Agressieve prostaatkanker wordt vaak behandeld met een combinatie van geïmplanteerde uitgestraalde zaden en uitwendige straling. De combinatie is effectiever dan beide methoden alleen bij de behandeling van agressieve kankers.

Van de 49 patiënten die werden behandeld met combinatiezaden plus externe bestraling met ten minste vijf jaar follow-up, meldde 92 procent dat ze nog steeds seksueel actief konden zijn.

"We vonden geen verschil in kwaliteit van leven voor mannen die agressief werden behandeld. Als je de functionele structuren definieert en de dosis beperkt, kun je genezing en een uitstekende kwaliteit van leven bereiken", zegt co-auteur Daniel E. Spratt, MD, chef. van het urogenitale oncologieprogramma voor straling aan de Universiteit van Michigan.
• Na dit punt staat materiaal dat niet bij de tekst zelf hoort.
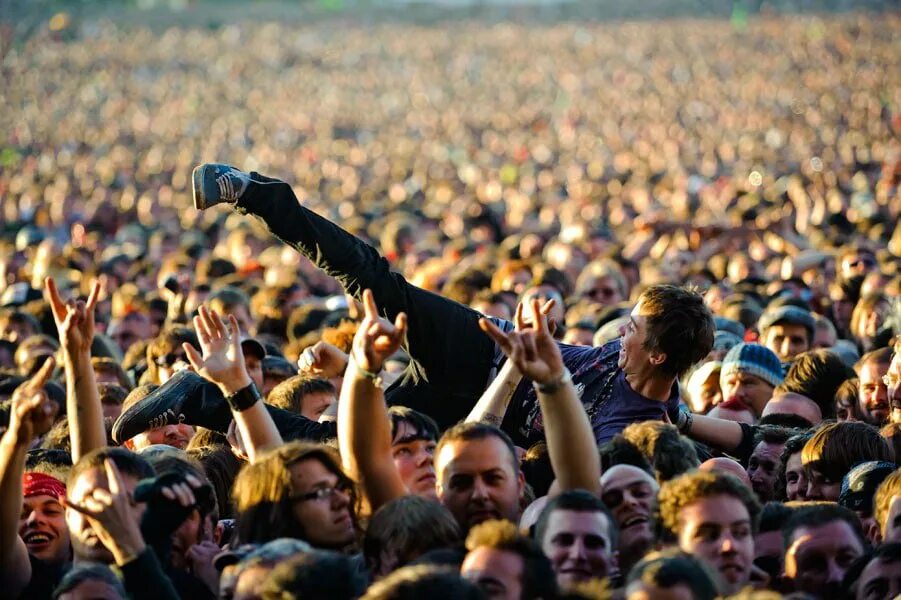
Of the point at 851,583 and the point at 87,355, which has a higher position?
the point at 87,355

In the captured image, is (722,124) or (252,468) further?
(722,124)

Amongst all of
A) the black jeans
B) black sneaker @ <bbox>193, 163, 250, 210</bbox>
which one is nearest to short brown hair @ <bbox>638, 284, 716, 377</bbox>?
the black jeans

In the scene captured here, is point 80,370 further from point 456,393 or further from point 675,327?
point 675,327

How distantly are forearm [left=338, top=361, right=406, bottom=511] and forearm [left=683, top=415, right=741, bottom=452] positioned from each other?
1994 mm

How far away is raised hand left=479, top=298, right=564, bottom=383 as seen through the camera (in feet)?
18.8

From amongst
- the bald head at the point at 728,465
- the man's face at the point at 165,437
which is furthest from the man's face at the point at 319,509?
the man's face at the point at 165,437

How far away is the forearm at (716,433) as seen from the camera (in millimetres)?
7609

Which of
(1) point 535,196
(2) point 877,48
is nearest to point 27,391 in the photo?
(1) point 535,196

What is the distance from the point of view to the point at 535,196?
90.2 ft

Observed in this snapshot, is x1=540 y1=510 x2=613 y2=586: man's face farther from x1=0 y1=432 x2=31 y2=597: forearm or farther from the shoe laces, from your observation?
the shoe laces

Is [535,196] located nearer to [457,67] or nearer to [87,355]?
[87,355]

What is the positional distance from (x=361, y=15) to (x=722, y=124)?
51.9 meters

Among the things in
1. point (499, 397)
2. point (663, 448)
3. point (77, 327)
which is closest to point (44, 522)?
point (77, 327)

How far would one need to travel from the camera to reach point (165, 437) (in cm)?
815
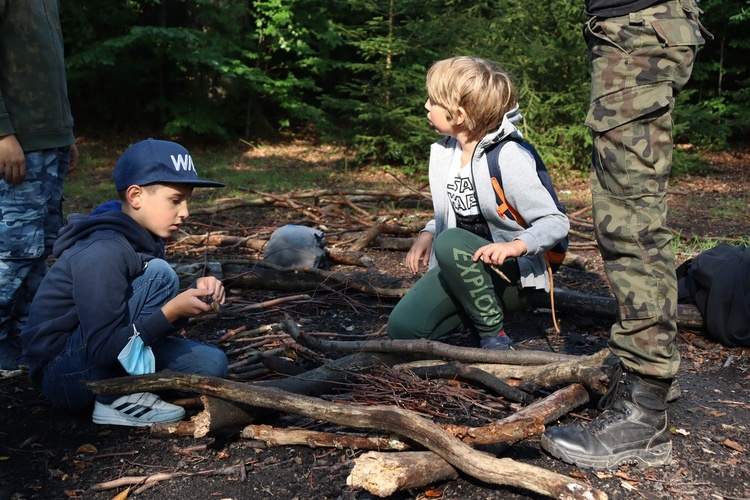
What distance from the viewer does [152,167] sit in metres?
2.87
Bloedvatsparende straling vereist dat artsen worden getraind in MRI-anatomie om sleutelstructuren te herkennen en te identificeren. McLaughlin heeft eerder een tool ontwikkeld die gratis online beschikbaar is, genaamd Prostadoodle. Het bevat een sectie over het definiëren van de erectiele vaten.

Bovendien kan MRI nuttig zijn om patiënten te begeleiden naar de beste behandelingsoptie op basis van hun unieke anatomie. Bevindt de tumor zich buiten de prostaatklier? Dat zou wijzen op de noodzaak van bestralingstherapie na een operatie, als chirurgie als primaire behandeling wordt gekozen. Heeft de patiënt een korte urinesfincter? Hoewel zeldzaam, hebben deze patiënten een hoger risico op incontinentie tijdens een operatie.

"Voor patiënten die langzaam groeiende, niet-agressieve kankers lijken te hebben, kan MRI bevestigen dat er geen agressieve kanker aanwezig is. Voor dergelijke patiënten is surveillance een uitstekende keuze", zegt McLaughlin.